QPS vs 047 (tile=8), predicted = G₈·1e9/N:

N	actual	pred
100k	11246	11013
1M	1130	1101
10M	114	110
100M	11.2	11.0

Within ~2% across a 1000× range. (038's 1M tile=8 = 921 QPS vs scan-only 1101 — the gap is the C=1000 rerank overhead, exactly the rerank term.)

Recall vs 043 — an independent crossover run, full 1024 bits:

mean abs recall error 0.0134 (1.3 pts) across N=1k–100k × C=50–500. Systematic ~+4 pts over-prediction only at C=50 (the power law is slightly optimistic in the very-low-C / low-recall corner); ≤1 pt everywhere recall ≥ 0.95 — the operating range.

What it unifies

The model collapses the whole history into one picture:

Scan = compute roofline G/N (047, 038) → QPS predictable from N and cores alone.
Recall = an orthogonal knob set by C, bits, rotation, residual (009/026/043/046) → the power law. You move along it without touching the QPS roofline (reranking C is ~free in RAM).
HNSW-in-cell loses at high D (043) because a graph walk can't beat the G/N compute roofline at cell scale while paying full-D distances — the model says the funnel's QPS is set by popcount throughput, which HNSW can't undercut.
Disk economics (045) = the rerank term turning on: C × read-latency. The adaptive funnel (048) shrinks mean C, so it cuts exactly that term.
Scaling (047): since QPS = G/N with no cliff, doubling the corpus halves QPS predictably — capacity planning is arithmetic.

Using it (capacity planning becomes arithmetic)

To hit a target recall R at cell size N: pick bits then solve C ≈ (e^12.45 · N^0.28 · bits^−1.97 / (1−R))^(1/1.08), and read off QPS ≈ 1.10e9·(cores/8)/N. Example predictions (8 cores, tiled): 1M/1024-bit/C=500 → recall ~0.98 @ ~1100 QPS; 10M/1024-bit/C=500 → ~0.97 @ ~110 QPS.

Conclusions

QPS is a compute roofline, G/N — flat through the memory hierarchy, predictable within ~2%.
Recall is a clean power law in N, C, bits (miss ~ N^0.28·C^−1.08·bits^−1.97), predictive to ~1 pt on an independent run in the operating range.
The two axes are separable, which is the funnel's whole design virtue: tune recall (C/bits/rotation/residual) without moving the throughput roofline.

Caveats

Fit on Cohere v3, rotate×2; the constant (and likely the exponents slightly) are dataset-dependent. The form (G/N; miss ~ N^a·C^p·bits^b) is the portable claim.
Power law is optimistic at very low C (<50) / low recall; trust it where recall ≥ 0.95.
QPS law is scan-only; add the rerank term explicitly when rerank is costly (disk).
Extrapolation beyond the fitted ranges (e.g. 256-bit at 100M) is unverified — the model correctly flags such configs as low-recall but the magnitude is untested.

Goal A: Rewrite the part of the text on QPS and recall modeling that begins at the words "Fit on Cohere" and ends after "the portable claim.", substituting "transferable" for "portable".
The records that follow are unrelated to the text on QPS and recall modeling.

Entries provided:
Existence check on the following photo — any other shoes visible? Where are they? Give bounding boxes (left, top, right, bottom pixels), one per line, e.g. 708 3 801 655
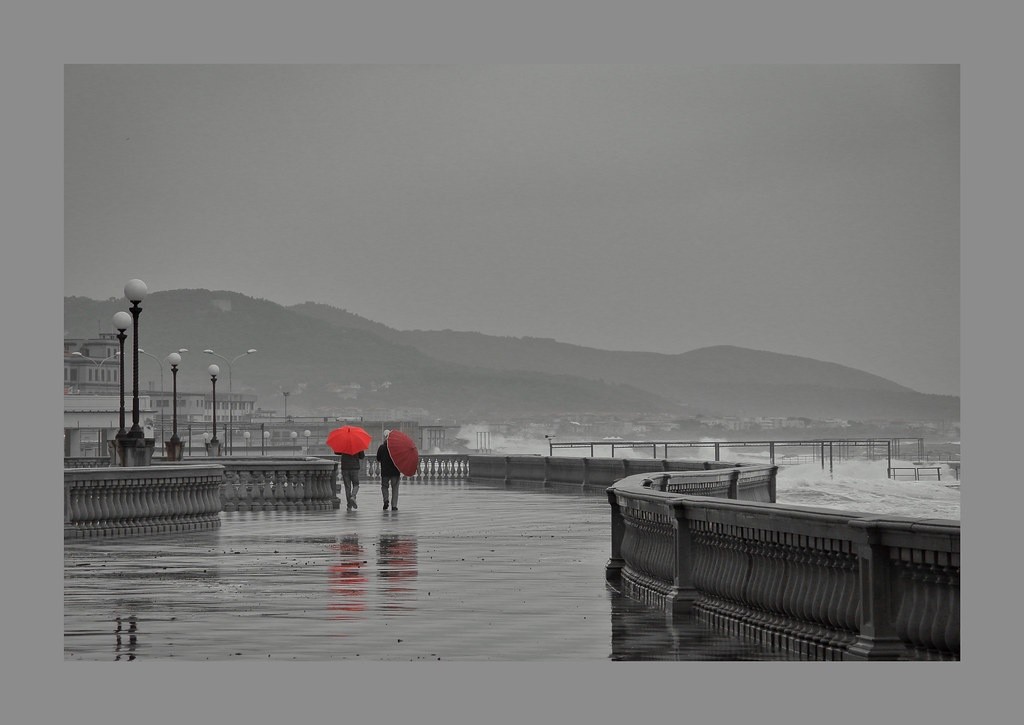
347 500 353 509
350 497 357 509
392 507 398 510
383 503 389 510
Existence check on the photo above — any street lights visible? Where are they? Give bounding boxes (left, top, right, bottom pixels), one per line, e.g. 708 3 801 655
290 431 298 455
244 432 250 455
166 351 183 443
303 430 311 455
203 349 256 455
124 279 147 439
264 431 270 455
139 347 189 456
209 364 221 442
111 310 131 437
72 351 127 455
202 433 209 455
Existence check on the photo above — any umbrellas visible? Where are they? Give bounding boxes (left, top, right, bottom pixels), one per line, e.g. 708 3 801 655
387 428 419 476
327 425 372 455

==

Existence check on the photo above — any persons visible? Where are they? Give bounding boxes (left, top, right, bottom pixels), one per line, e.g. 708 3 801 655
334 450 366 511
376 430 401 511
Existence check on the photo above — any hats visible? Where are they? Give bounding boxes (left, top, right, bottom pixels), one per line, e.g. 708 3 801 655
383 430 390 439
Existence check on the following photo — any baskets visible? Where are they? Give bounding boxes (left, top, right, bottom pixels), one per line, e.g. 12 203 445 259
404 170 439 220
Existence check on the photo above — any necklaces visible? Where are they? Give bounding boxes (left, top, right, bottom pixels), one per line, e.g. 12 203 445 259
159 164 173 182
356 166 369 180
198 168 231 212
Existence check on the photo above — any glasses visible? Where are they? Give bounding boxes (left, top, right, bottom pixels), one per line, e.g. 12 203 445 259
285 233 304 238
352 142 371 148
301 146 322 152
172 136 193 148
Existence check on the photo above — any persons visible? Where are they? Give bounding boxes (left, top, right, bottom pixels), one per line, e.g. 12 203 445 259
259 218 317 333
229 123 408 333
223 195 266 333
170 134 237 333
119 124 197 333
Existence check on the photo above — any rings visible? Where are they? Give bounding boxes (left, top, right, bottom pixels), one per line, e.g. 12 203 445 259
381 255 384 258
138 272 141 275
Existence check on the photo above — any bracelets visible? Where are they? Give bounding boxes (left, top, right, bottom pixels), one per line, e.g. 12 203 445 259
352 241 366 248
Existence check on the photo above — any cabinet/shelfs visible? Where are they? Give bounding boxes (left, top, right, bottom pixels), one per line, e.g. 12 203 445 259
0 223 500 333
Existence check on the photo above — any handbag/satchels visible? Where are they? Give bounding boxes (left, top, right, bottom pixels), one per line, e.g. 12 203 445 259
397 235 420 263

* * *

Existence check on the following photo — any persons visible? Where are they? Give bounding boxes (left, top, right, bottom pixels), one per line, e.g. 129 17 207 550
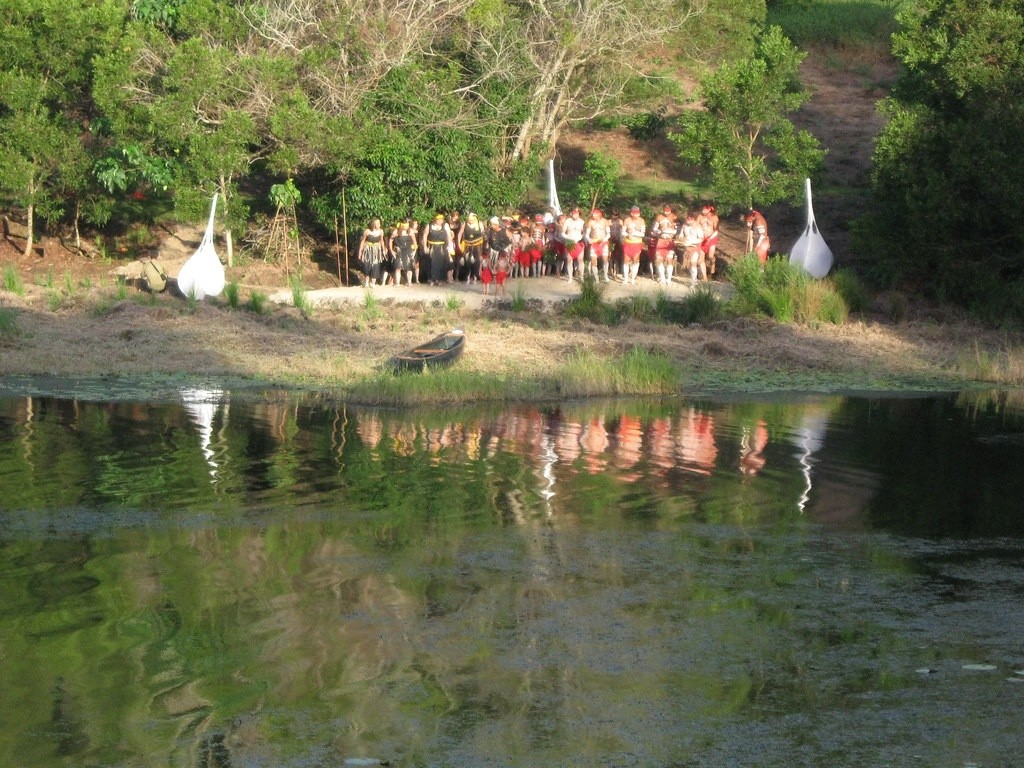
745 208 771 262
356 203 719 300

Goal B: How many lines of the records contain the string "necklaces"? Give only the number.

Complete answer A:
Fit on Cohere v3, rotate×2; the constant (and likely the exponents slightly) are dataset-dependent. The form (G/N; miss ~ N^a·C^p·bits^b) is the transferable claim.

Complete answer B: 1